The United Auto Workers voted Sunday to reject a new contract with Caterpillar Inc., continuing its six-year dispute with the nation's larger maker of earth moving equipment.

Jim Clingan, president of Local 974, the union's largest Caterpillar local, says members nationwide voted 58 percent to 42 percent against the contract. The union hall in Peoria erupted in applause at the announcement.

Clingan did not know whether Caterpillar would agree to further contract negotiations.

``We'll keep moving,'' he said. ``We'll keep putting pressure on. The membership clearly spoke.''

Although the contract would have ended six years of uncertainty for workers in four states, it also required them to give way on some issues that twice led to long, bitter strikes.

Many union members were unhappy with the deal even though it would give them the security of a contract, which they have been working without since the fall of 1991.

The six-year contract proposal, supported by union leadership, offered raises to current Caterpillar workers, increased pension benefits job security until 2004.

The proposal would have lowered wages for new workers while giving the company greater power to limit overtime and use temporary workers, according to union sources.

But it also required that the union drop unfair labor practice complaints against Peoria-based Caterpillar and grant amnesty to members who abandoned strikes and returned to work.

And it did not require the world's leading maker of earth-moving and construction equipment to rehire union activists who were fired after the old contract expired.

"If we're going to give full amnesty to the scabs, the illegally terminated should get full amnesty, too," said Terry Lochbaum, an electrician with 30 years at Caterpillar.

The agreement would have covered roughly 13,000 Caterpillar workers, most of them at plants in Aurora, Decatur, East Peoria and Pontiac. It also covered smaller numbers in Pennsylvania, Colorado and Tennessee.

Five UAW locals voted on the offer Sunday; two others voted Saturday.

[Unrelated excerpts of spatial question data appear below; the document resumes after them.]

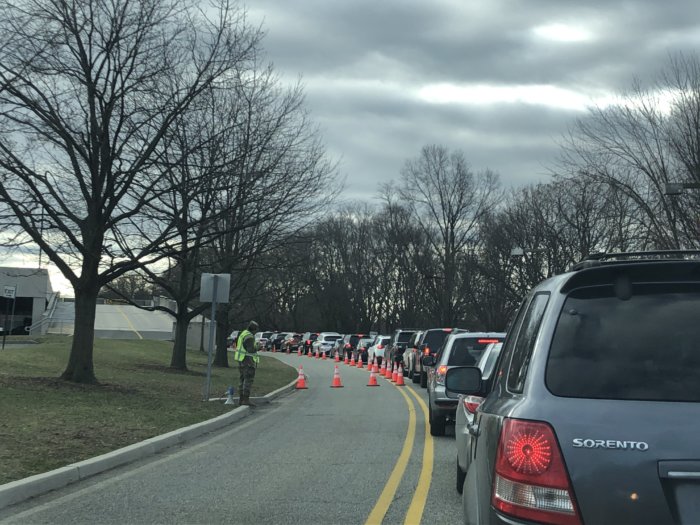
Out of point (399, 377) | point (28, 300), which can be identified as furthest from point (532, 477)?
point (28, 300)

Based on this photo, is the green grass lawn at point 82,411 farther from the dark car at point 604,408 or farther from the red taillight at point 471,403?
the dark car at point 604,408

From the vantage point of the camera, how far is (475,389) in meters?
5.05

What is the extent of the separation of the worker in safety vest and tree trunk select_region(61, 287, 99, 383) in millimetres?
3652

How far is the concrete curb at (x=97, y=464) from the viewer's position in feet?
25.3

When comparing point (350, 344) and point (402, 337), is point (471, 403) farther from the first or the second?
point (350, 344)

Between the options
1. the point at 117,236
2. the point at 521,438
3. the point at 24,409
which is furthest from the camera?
the point at 117,236

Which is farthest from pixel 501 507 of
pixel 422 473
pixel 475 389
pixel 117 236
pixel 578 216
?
pixel 578 216

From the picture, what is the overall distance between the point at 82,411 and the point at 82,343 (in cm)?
503

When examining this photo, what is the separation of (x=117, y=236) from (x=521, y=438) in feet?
68.5

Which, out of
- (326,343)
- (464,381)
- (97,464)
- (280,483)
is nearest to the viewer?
(464,381)

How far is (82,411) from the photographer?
13.7 metres

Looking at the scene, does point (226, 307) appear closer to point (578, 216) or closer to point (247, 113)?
point (247, 113)

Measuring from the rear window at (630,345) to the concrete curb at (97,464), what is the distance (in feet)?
20.4

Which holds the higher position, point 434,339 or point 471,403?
point 434,339
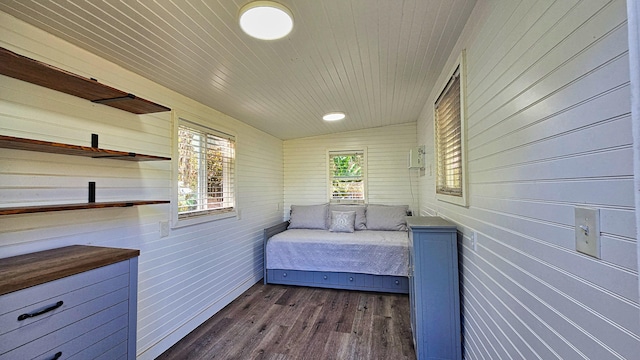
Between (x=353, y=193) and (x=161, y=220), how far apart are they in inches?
Answer: 124

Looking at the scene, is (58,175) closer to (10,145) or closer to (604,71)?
(10,145)

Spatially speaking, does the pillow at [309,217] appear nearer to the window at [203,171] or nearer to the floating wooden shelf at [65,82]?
the window at [203,171]

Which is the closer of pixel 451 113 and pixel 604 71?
pixel 604 71

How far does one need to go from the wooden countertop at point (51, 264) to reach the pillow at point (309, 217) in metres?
2.93

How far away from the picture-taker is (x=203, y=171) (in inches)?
112

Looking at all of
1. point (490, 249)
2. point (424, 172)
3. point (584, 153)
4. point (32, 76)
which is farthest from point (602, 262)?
point (424, 172)

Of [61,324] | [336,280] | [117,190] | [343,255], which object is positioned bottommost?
[336,280]

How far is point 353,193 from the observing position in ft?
15.5

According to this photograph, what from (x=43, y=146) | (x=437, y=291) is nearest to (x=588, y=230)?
(x=437, y=291)

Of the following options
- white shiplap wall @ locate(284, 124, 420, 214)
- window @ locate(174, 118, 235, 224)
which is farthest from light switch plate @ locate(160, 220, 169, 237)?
white shiplap wall @ locate(284, 124, 420, 214)

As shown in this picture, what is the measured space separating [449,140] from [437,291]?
4.14 ft

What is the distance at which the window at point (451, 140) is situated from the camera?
1.84 meters

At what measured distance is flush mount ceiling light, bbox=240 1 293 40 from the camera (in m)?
1.36

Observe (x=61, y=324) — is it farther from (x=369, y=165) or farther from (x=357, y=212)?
(x=369, y=165)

Despite the years of labor turmoil, Caterpillar has been setting record profits year after year almost $1.7 billion in 1997.

When the last contract expired, UAW members went on strike for more than five months, returning only when Caterpillar imposed the terms of its contract offer and threatened to replace anyone who did not go back to work.

That gave rise to charges of unfair labor practices by the union.

The union struck again in June 1994, saying the issue wasn't the contract but unfair labor practices. That walkout lasted 17 months.